Berkat pertolongan Manumanasa, kedua bidadari tersebut telah terbebas dari
kutukan yang mereka jalani. Kanistri kemudian menjadi istri Semar, dan biasa
dipanggil dengan sebutan Kanastren. Sementara itu, Kaniraras menjadi istri
Manumanasa, dan namanya diganti menjadi Retnawati, karena kakak perempuan
Manumanasa juga bernama Kaniraras.
ciri 2
Semar memiliki bentuk fisik yang sangat unik, seolah-olah ia
merupakan simbol penggambaran jagad raya. Tubuhnya yang bulat merupakan simbol
dari bumi, tempat tinggal umat manusia dan
makhluk lainnya.
Semar selalu tersenyum, tapi bermata sembab. Penggambaran
ini sebagai simbol suka dan duka. Wajahnya tua tapi potongan rambutnya bergaya
kuncung seperti anak kecil, sebagai simbol tua dan muda. Ia berkelamin
laki-laki, tapi memiliki payudara seperti perempuan, sebagai simbol pria dan
wanita. Ia penjelmaan dewa tetapi hidup sebagai rakyat jelata, sebagai simbol
atasan dan bawahan.
Keistimewaan
Semar
Semar merupakan tokoh pewayangan ciptaan pujangga lokal.

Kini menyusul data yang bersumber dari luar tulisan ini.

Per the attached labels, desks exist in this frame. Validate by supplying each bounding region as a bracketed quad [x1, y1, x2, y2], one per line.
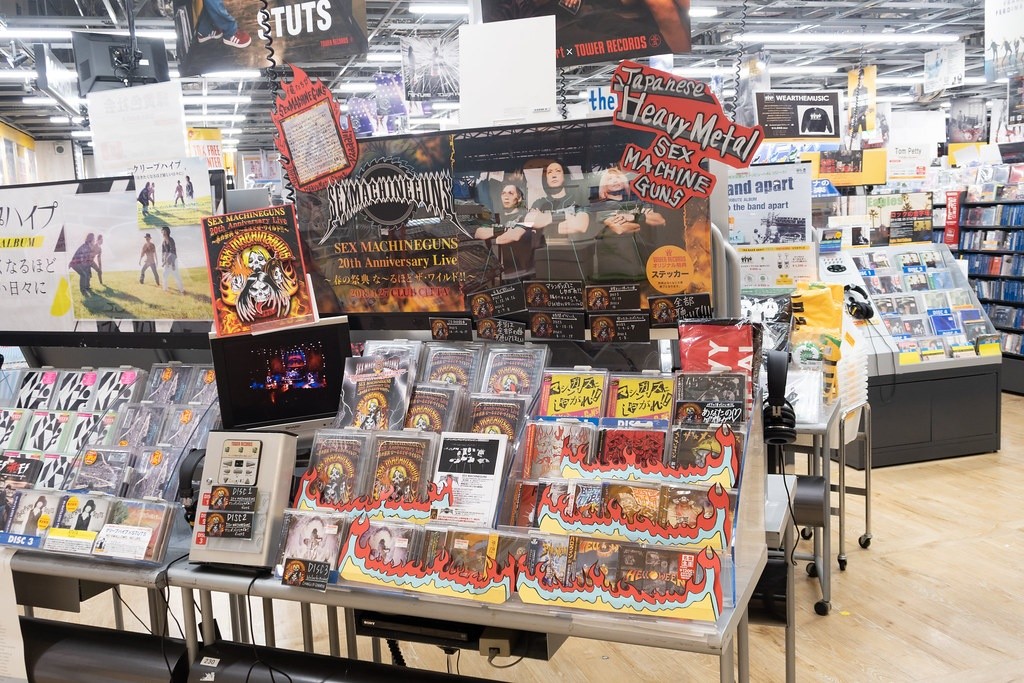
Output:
[10, 370, 872, 682]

Meskipun statusnya hanya sebagai abdi, namun keluhurannya sejajar dengan Prabu Kresna dalam kisah Mahabharata. Jika dalam perang Baratayuda menurut versi aslinya,
penasihat pihak Pandawa hanya
Kresna seorang, maka dalam pewayangan, jumlahnya ditambah menjadi dua, dan yang
satunya adalah Semar.
Semar dalam karya sastra hanya ditampilkan sebagai pengasuh
keturunan Resi
Manumanasa, terutama para Pandawa yang merupakan tokoh utama
kisah Mahabharata.
Namun dalam pementasan wayang yang bertemakan Ramayana, para dalang juga biasa
menampilkan Semar sebagai pengasuh keluarga Sri Rama ataupun Sugriwa. Seolah-olah Semar selalu muncul
dalam setiap pementasan wayang, tidak peduli apapun judul yang sedang
dikisahkan.
Dalam pewayangan, Semar bertindak sebagai pengasuh golongan
kesatria, sedangkan Togog sebagai pengasuh kaum raksasa. Dapat dipastikan anak
asuh Semar selalu dapat mengalahkan anak asuh Togog. Hal ini sesungguhnya
merupakan simbol belaka. Semar merupakan gambaran perpaduan rakyat kecil
sekaligus dewa kahyangan. Jadi, apabila para pemerintah - yang disimbolkan
sebagai kaum kesatria asuhan Semar - mendengarkan suara rakyat kecil yang
bagaikan suara Tuhan, maka negara yang dipimpinnya pasti menjadi nagara yang
unggul dan sentosa.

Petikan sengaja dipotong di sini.